Vie quotidienne
#MeToo : l’histoire de Barbara “Je vais te tuer”
18 février 2018
7

Mon amie Barbara (son prénom a été modifié) m’a raconté son histoire. Quelques détails ont été anonymisés mais son témoignage est presque intact. J’ai bien sûr son accord pour cette publication. Elle est joignable en me contactant via le site, je ferai suivre.

“Eté 1989. J’ai quinze ans, je suis en troisième. La banlieue Parisienne. Les vacances d’été. Immenses. Un long tunnel à la fois prometteur et ennuyeux, quand on est une ado et qu’on n’a pas grand chose à dépenser. Je vais rentrer au lycée en septembre, en attendant, fille de parents divorcés, je traîne chez mon père. Il travaille toute la journée, aide-soignant à l’hôpital du coin.
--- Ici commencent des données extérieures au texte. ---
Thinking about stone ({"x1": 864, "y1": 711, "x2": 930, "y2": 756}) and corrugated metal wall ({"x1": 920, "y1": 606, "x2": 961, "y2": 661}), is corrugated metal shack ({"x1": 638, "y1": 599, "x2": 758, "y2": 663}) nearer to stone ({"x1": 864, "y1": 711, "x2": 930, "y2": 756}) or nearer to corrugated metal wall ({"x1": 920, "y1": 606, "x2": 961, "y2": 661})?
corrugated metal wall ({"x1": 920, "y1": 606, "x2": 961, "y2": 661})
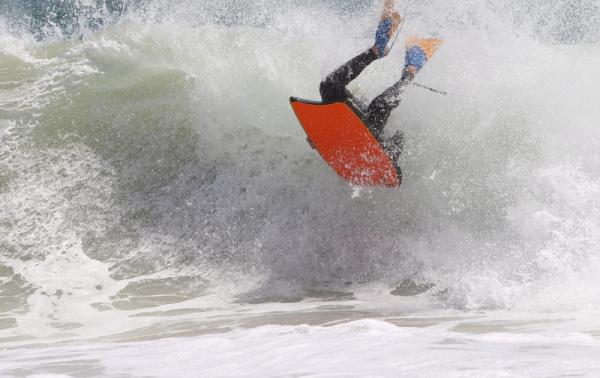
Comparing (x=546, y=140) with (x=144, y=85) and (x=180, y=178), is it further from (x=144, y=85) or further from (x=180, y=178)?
(x=144, y=85)

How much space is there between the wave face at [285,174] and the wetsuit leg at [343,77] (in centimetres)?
88

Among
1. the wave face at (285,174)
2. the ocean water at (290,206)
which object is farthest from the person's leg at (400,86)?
the wave face at (285,174)

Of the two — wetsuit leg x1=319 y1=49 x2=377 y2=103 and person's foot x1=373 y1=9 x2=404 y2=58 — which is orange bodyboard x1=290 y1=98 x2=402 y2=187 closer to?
wetsuit leg x1=319 y1=49 x2=377 y2=103

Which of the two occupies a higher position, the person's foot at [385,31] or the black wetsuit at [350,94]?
the person's foot at [385,31]

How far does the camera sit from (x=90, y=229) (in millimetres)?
8055

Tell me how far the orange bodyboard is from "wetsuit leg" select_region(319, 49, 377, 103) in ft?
0.34

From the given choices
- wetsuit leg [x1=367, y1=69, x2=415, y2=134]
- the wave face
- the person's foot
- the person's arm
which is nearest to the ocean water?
the wave face

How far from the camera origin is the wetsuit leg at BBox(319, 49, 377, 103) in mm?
6430

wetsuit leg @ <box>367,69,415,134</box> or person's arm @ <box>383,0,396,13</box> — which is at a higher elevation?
person's arm @ <box>383,0,396,13</box>

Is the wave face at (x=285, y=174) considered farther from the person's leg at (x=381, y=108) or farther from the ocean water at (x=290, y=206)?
the person's leg at (x=381, y=108)

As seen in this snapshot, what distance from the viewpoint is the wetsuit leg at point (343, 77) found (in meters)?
6.43

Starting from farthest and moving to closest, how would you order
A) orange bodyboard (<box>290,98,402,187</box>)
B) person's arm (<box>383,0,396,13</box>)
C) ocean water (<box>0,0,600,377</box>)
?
person's arm (<box>383,0,396,13</box>) < orange bodyboard (<box>290,98,402,187</box>) < ocean water (<box>0,0,600,377</box>)

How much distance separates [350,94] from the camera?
6617 mm

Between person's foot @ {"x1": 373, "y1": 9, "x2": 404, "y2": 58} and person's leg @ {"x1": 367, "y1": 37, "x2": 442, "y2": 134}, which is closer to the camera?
person's foot @ {"x1": 373, "y1": 9, "x2": 404, "y2": 58}
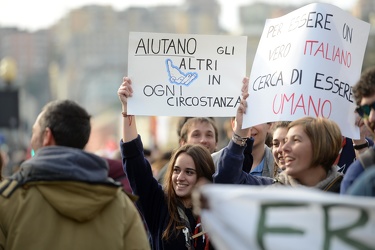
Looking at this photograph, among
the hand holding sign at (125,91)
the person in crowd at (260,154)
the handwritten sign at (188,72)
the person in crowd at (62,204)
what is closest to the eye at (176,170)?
the hand holding sign at (125,91)

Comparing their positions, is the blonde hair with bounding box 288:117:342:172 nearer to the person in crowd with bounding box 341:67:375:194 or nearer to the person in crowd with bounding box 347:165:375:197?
the person in crowd with bounding box 341:67:375:194

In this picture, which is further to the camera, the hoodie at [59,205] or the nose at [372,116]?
the hoodie at [59,205]

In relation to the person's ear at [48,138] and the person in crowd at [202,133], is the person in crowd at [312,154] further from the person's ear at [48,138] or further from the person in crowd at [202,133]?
the person in crowd at [202,133]

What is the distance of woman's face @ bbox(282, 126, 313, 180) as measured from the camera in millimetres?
5863

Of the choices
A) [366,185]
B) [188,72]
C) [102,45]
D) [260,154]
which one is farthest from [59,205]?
[102,45]

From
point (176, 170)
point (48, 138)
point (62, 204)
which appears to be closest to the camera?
point (62, 204)

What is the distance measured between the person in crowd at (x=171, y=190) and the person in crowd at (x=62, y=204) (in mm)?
999

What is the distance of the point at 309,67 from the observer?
696 cm

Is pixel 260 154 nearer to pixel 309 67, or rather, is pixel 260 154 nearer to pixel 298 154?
pixel 309 67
Personne ne fait trop attention à moi et ça me va très bien. Je me fais chier dans l’appartement de cité. Il n’y a rien à faire à part regarder la télé. Quand je sors, je vais au centre commercial, j’y tourne toute la journée et puis le soir je rentre chez moi. mon père est trop fatigué quand il rentre pour qu’on fasse quoi que ce soit avec lui. Le dimanche, il s’endort devant la Formule 1 et quand je veux éteindre le poste, il sursaute : “non, non, éteins pas, je reconnais les voitures au bruit des moteurs…

Je me souviens très bien de ma tenue ce jour-là, il fait super moche pour un mois d’août alors je porte mon jean et un blouson en daim, une sorte de bombers à la mode, à l’époque. J’ai une jolie queue de cheval, je suis super mignonne avec mes baskets sans marque (“ça coûte trop cher”); je commence à remarquer les regards des garçons. Je commence à peine à comprendre que je plais. Je ne suis plus vierge depuis six mois. J’ai eu une jolie première fois (elle sourit), une vraie jolie première fois. J’ai un copain qui s’appelle Antoine, un peu plus âgé que moi, il a 17 ans.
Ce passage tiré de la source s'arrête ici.